This is the sixth of several end of class student reflection papers I will be posting. You can also read the first reflection (with background information on the actual assignment), second, third, fourth, and fifth.
This author’s initial reflection is available is available as well.
By Katie Huggins
I came into this semester very strongly anti-gun. Despite growing up in a military family and living in Georgia for the last thirteen years, communities that both have a strong pro-gun culture, I tend to forget that there are legitimate uses for gun ownership, from gun sports to a need for self-defense. I never understood the appeal of target shooting or hunting because I did not grow up in a household that regularly participated in these sports, and I was dubious of the need of a gun for self-defense because I have never lived with such a deeply-seated fear of violence. In studying these areas of gun culture, I was reminded that these communities are not as unreasonable and backwards as liberal media likes to make them out to be. Gun advocates are no more flawed individually than the rest of us, and they are certainly more moderate than their large-scale advocates. I still take issue with the NRA’s route of extremism—which is not unmatched on the gun control side—and its contribution to the difficulty of navigating any sort of discussion around the political issues surrounding guns. I would not go so far as to say that I am a fully-fledged gun advocate. I remain skeptical of such wholehearted support of firearm rights, but it was important for me to recognize that there is more to gun culture than recklessness and violence.
However, I cannot completely ignore the phenomenon of American gun violence. Because I focused my research on mass public shootings, I find myself especially aware of such instances of gun violence when reports of incidents surface in the news. Several highly publicized public shootings took place during the semester, including the mass public shooting at a community college in Oregon, a shooter at a Planned Parenthood facility in Colorado, and the shooting in San Bernadino suspected to be inspired by the large-scale terror attack in Paris last month. Each time a new event was reported, I always felt a sense of irony that grated me as I braced for the momentary pause we would have in class to reflect on the event. After those sessions, I would feel myself tensing for the remarks from friends and family who knew I was taking this class, the inevitable knowing nod and the query “What was it they had to say in your gun class about this event?” My friends’ assumed introspective air with their question always left an opening for insightful answers and solutions that simply do not exist. In fact, my main observation from studying mass public shootings is that there is so much we do not know, which is curious given how the country has developed a collective sense of trauma that we must play out with each new incident. I was surprised by how difficult of a task it was to study mass public shootings, quite simply because there is virtually no existing research on the topic; there is not even a uniform definition, and I was only able to cobble together a tentative one for the sake of carrying out my paper. I had to glean my very limited findings from bodies of literature more generally focused on mass homicide and a few pieces dedicated to school shootings and active shooter scenarios. There is so much we still need to know, because I still hold that it is a concern that is indicative of a larger problem: the pattern of gun violence and gun homicide in the United States that is without peer in comparable countries.

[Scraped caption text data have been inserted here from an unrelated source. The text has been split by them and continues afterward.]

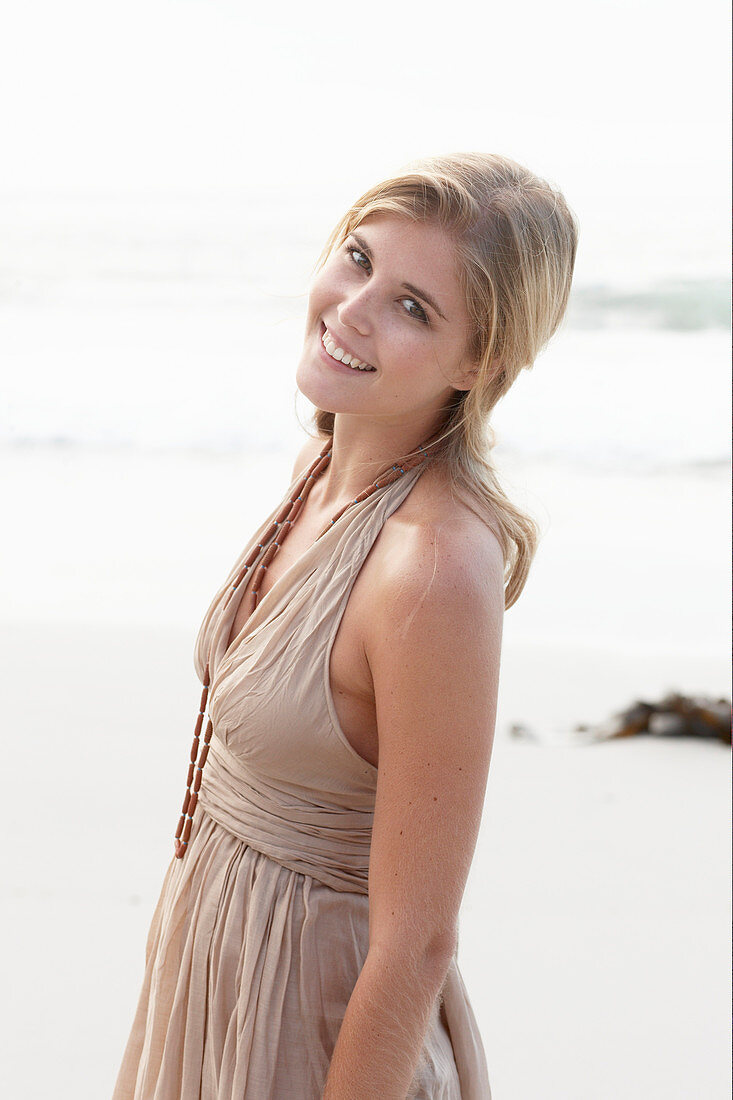 A blonde woman on a beach wearing a beige summer dress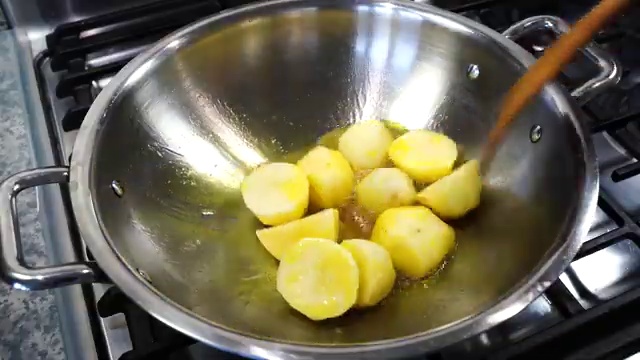 Potatoes frying over medium heat until developing golden-brown blistered edges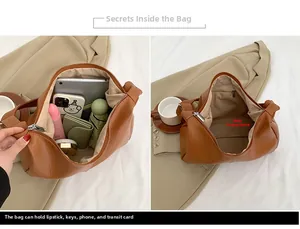 Detail of brown litchi pattern PU tote bag showing spacious interior and metal zipper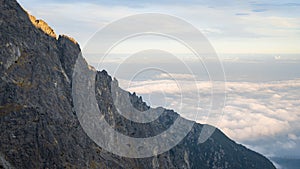 Massive mountain ridge towering above the clouds and catching the last light, Slovakia, Europe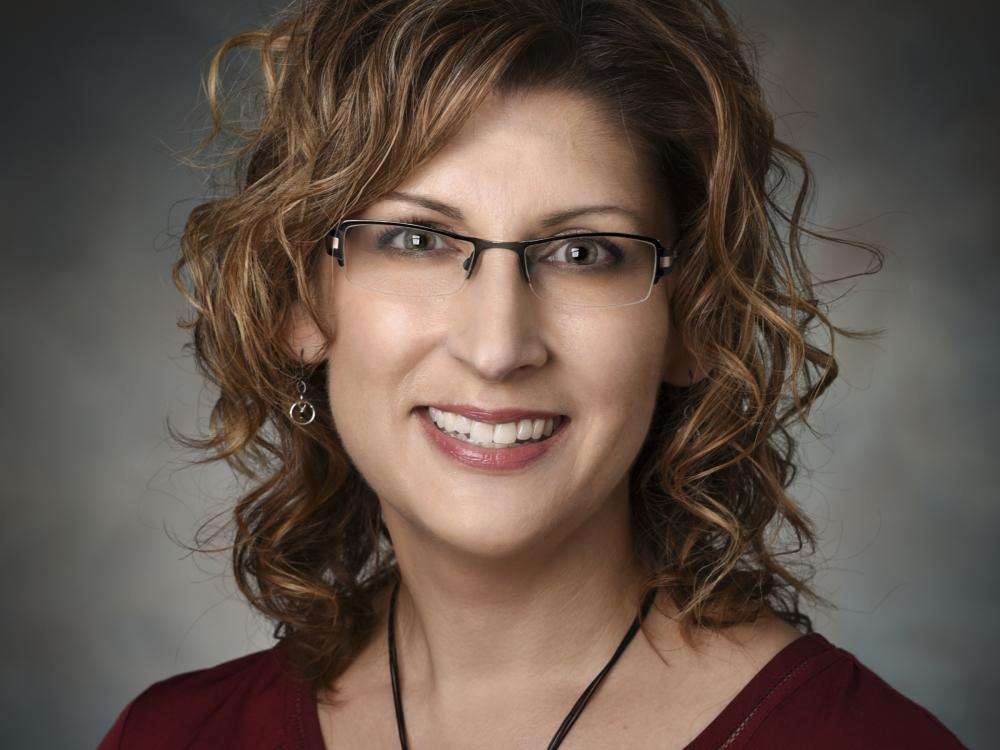 A woman in glasses smiles for her headshot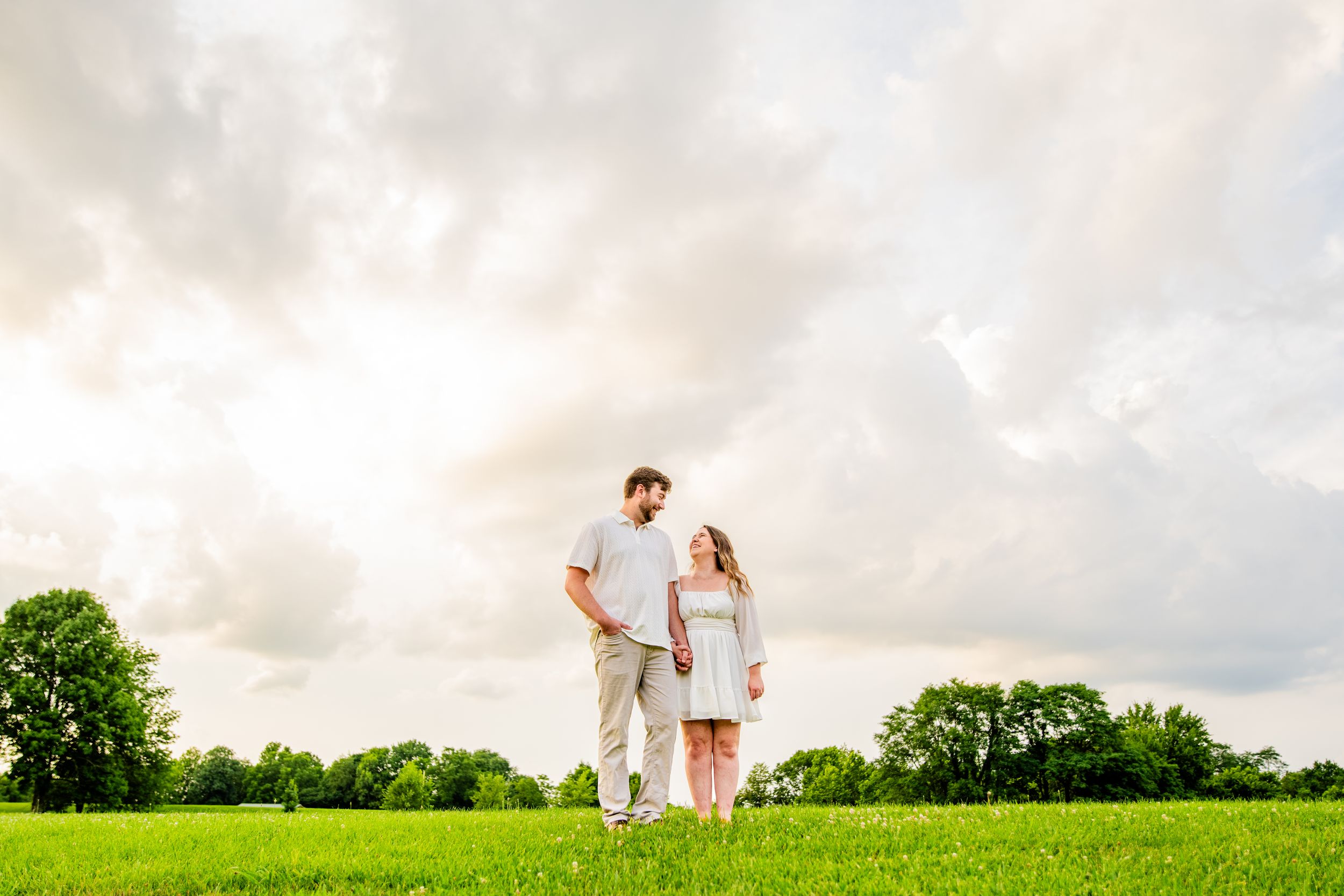 Couple holding hands in a lush green field under dramatic cloudy sky, sharing a romantic outdoor moment.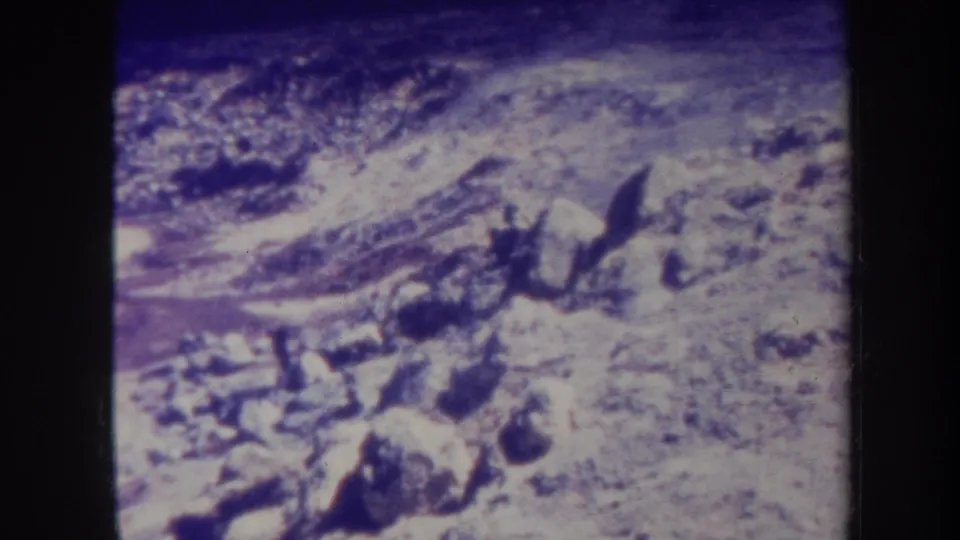 Final 1967 Hawaii frame shifts from the road to rocky ground, showing uneven stones, exposed earth, and strong grain with a blue-purple color cast.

With these issues in mind, I still hold that an ideal situation would result in the outright removal of guns in private hands. However, this class has made me most aware of the difficulty of finding a solution to gun violence, especially for cases of mass public shootings. Our discussions of the intense polarization between gun control and gun rights advocates were particularly disheartening because this division is a new and unnecessary development, as measures of gun control have historically coexisted with protections of gun rights. This balance is important to remember because the legacy of private gun rights is too deeply entrenched in the American cultural narrative to allow for complete disarmament. For these reasons, the issues surrounding guns in American society are more nuanced than I had originally realized, making the solutions to American gun violence less apparent than a cursory understanding would imply. In the wake of each new mass shooting, there are inevitable proposed solutions to gun violence that materialize online, but they generally gloss over these issues. For example, I scrolled past a video on Facebook a few weeks ago claiming “concerned Australians have a simple solution to American gun violence.” Even from this tagline, I knew the video would don the condescending tone that was consistent with articles we read in class assessing the effectiveness of handgun bans in Australia and Great Britain. This patronizing posturing is more grating than it is useful. The issue seems simple: any measure of gun violence is too much, but the political gridlock on this issue prevents the passage of any viable measures to change this phenomenon, making the means of resolution or any moves towards one far more complex. The material I have studied in this class has made me more passionate in my convictions, so I will need to pay particular attention to maintaining sensitivity to the gun rights movement, by paying attention to the legitimacy of their claims.